And it would be nice not to have a Walmart EVERY 2 or 3 miles, even if it is a "Neighborhood Market", I hate the idea of one single brand taking up an entire section of a city. We already have like eight 7-Elevens within a 2 mile radius or something like that in this area.
Apparently a great many people disagree with you and choose to act accordingly. There is no way that Walmart would be able to build so many stores and keep them operating if lots and lots of people were not shopping at them. And it is not like anybody is putting a gun to their heads to make them shop at Walmart - they are shopping there because they want to.
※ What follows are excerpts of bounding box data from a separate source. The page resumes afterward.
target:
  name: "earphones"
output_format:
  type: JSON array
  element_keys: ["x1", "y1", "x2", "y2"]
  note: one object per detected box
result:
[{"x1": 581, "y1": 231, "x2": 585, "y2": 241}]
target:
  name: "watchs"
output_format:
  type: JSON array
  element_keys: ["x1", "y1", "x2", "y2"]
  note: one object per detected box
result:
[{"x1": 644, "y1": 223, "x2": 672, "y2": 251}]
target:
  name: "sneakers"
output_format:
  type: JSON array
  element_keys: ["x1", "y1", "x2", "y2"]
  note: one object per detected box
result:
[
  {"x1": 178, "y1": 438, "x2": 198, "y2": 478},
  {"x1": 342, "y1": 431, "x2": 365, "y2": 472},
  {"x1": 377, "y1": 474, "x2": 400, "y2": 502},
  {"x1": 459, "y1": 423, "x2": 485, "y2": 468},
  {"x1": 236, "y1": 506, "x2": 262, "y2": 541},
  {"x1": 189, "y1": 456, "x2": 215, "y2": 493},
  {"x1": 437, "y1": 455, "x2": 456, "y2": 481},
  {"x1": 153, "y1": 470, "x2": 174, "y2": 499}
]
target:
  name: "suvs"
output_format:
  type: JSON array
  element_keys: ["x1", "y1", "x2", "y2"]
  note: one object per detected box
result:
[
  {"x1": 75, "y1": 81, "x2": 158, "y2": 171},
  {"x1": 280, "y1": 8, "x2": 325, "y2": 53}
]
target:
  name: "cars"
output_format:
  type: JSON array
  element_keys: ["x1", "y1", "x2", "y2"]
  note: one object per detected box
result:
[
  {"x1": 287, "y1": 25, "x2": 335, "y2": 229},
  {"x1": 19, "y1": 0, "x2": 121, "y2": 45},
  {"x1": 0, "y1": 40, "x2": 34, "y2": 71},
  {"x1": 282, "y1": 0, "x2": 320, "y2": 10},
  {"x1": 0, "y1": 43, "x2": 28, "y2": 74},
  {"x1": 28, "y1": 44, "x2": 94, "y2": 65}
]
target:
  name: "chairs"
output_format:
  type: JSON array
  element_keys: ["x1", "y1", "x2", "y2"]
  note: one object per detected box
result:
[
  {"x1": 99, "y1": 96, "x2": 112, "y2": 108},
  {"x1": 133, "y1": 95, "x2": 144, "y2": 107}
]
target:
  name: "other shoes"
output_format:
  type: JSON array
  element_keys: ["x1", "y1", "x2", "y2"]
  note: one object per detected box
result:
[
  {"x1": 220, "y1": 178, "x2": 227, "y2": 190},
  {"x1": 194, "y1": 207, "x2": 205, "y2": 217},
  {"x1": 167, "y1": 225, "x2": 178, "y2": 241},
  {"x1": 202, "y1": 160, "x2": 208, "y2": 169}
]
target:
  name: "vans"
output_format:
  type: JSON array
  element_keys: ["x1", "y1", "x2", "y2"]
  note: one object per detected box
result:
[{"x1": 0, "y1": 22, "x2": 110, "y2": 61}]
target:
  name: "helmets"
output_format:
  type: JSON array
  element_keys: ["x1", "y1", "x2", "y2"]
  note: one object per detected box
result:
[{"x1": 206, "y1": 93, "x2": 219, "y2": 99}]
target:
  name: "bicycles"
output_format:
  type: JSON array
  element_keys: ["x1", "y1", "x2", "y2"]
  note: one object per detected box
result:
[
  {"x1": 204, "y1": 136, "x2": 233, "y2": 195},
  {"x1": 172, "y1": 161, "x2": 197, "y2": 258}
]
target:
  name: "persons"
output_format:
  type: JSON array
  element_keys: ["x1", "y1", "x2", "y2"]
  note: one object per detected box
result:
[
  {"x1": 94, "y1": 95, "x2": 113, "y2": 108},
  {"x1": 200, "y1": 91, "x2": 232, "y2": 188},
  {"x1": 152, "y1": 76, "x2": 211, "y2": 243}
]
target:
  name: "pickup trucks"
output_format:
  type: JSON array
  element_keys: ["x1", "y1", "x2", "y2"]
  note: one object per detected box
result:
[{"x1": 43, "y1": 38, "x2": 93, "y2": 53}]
And the notion that Walmart is somehow taking over is odd. We live in the single most competitive grocery market in the entire USA. Walmart has actually lost market share in Dallas/Fort Worth in recent years (for example, here is a report from 2013 http://www.bizjournals.com/dallas/news/2013/01/28/walmart-loses-market-share-to-other.html Not sure how 2014 played out for them) They are under constant and heavy pressure at both ends of the spectrum - in terms of quality from places such as Whole Foods, Central Market, Fresh Market and Sprouts which is literally "sprouting" up everywhere to stores such as Aldi and Winco which beat Warlmart in terms of price and which are expanding aggressively. Plus there are lots and lots of ethnic oriented supermarkets which are also drawing away the grocery industry's most desirable customers - those who have large families and eat most of their meals at home.
So if you don't like Walmart the solution is simple: don't shop there. It is not like you live in the middle of Podunk where you don't have other options. And if lots and lots of other people like shopping at Walmart - that is their business and nobody else's. Keeping a brick and mortar store operating and staffed is extremely expensive - if a chain could serve its customers with fewer locations they would gleefully do so. If a chain is building stores in new locations it is because their customers want them to be in such locations - which, again, is nobody else's business. There's lots of stores of various types I don't care for - and I vote with my wallet accordingly. But I don't begrudge them to the people who do like to shop at them.
As for Seven Elevens - of course there are a lot of them within a small geographical area. That's because the market radius for a convenience store is tiny - it is usually limited to the immediate area and the traffic that passes through it. Who on earth would drive more than two miles in the Metroplex just to go to a Seven Eleven?